ACTIVITIES:
1. According to the article on the Decatur Aquatics Club, about how many members does the swim team have?
2. From the article on the Decatur Aquatics Club, copy the stretch from "Sorrells said there’s" through "do. That’s impressive.".

News from the Tennessee Valley Sports

Decatur Aquatics Club swimmer Kristen Page completes a lap during a recent workout.
Daily photo by Brennen Smith
Decatur Aquatics Club swimmer Kristen Page completes a lap during a recent workout.

Decatur Aquatics Club looks for more good swimmers

By Paul Stackhouse · 340-2460

If you have the desire to swim well and can dedicate yourself to the sport, you may have what it takes to compete for the Decatur Aquatics Club.

At the least, DAC head coach Mark Sorrells would like to hear from you.

The swim team has about 60 members, and Sorrells wants to get the word out about the proud organization he instructs.

"I see us reaching out to our local elementary and middle schools in the near future to tell students what we are all about," Sorrells said. "I would really like to see our numbers grow and get as many kids involved as possible.

"Also, I believe that teachers and school officials would like the fact that statistics show that students who participate in swimming sports such as our program do much better in school. That's something I believe is very important to making a good program."

Even though a recruiting drive is on, Sorrells said that someone can't just jump into the water and say he is a competitive swimmer.

Sorrells said there’s a little bit more to it than that. Sorrells made his point last week during a team practice at Point Mallard.

“I’ve been here talking for a good while and haven’t had to stop once and tell our swimmers to get busy or to get back to work,” said Sorrells, who is in his third year at the helm of DAC. “They have been in the water this whole time doing what they are supposed to do. That’s impressive.

“They haven’t stopped to talk or laugh or splash each other — they have been practicing.”

Pointing to the swimming students in the water, he added, “That’s self-discipline right there.”

The team works regularly all year. DAC recently has come out of the summer session where it has competed in community meets with teams such as Madison, Guntersville, Scottsboro, Cullman, Boaz and Arab.

Now that school is back in session, the format changes. DAC is a member of USA Swimming, and the team will enter many USA sponsored meets in its region in the near future.

“Most of them are two-, three-day meets,” Sorrells said. “I see us going to meets at Brentwood (Tenn.), Nashville, Huntsville, Madison, Tuscaloosa and Auburn.”

At many of the meets, the competition is based on age groups. These would include 6-and-under, 8-and-under, 10-and-under, 11-12, 13-14 and the senior division which is 15-and-over.

The four strokes that are used by DAC are butterfly, back, breast and freestyle.

INFORMATION SUPPLIED:

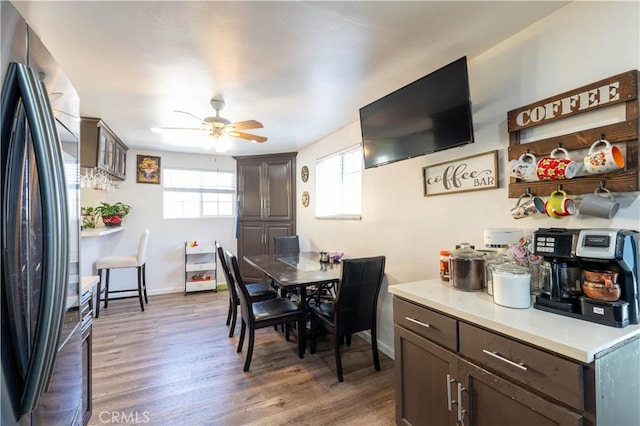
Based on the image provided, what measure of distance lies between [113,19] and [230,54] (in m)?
0.61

ANSWERS BY ITEM:
1. About 60.

2.
Sorrells said there’s a little bit more to it than that. Sorrells made his point last week during a team practice at Point Mallard.

“I’ve been here talking for a good while and haven’t had to stop once and tell our swimmers to get busy or to get back to work,” said Sorrells, who is in his third year at the helm of DAC. “They have been in the water this whole time doing what they are supposed to do. That’s impressive.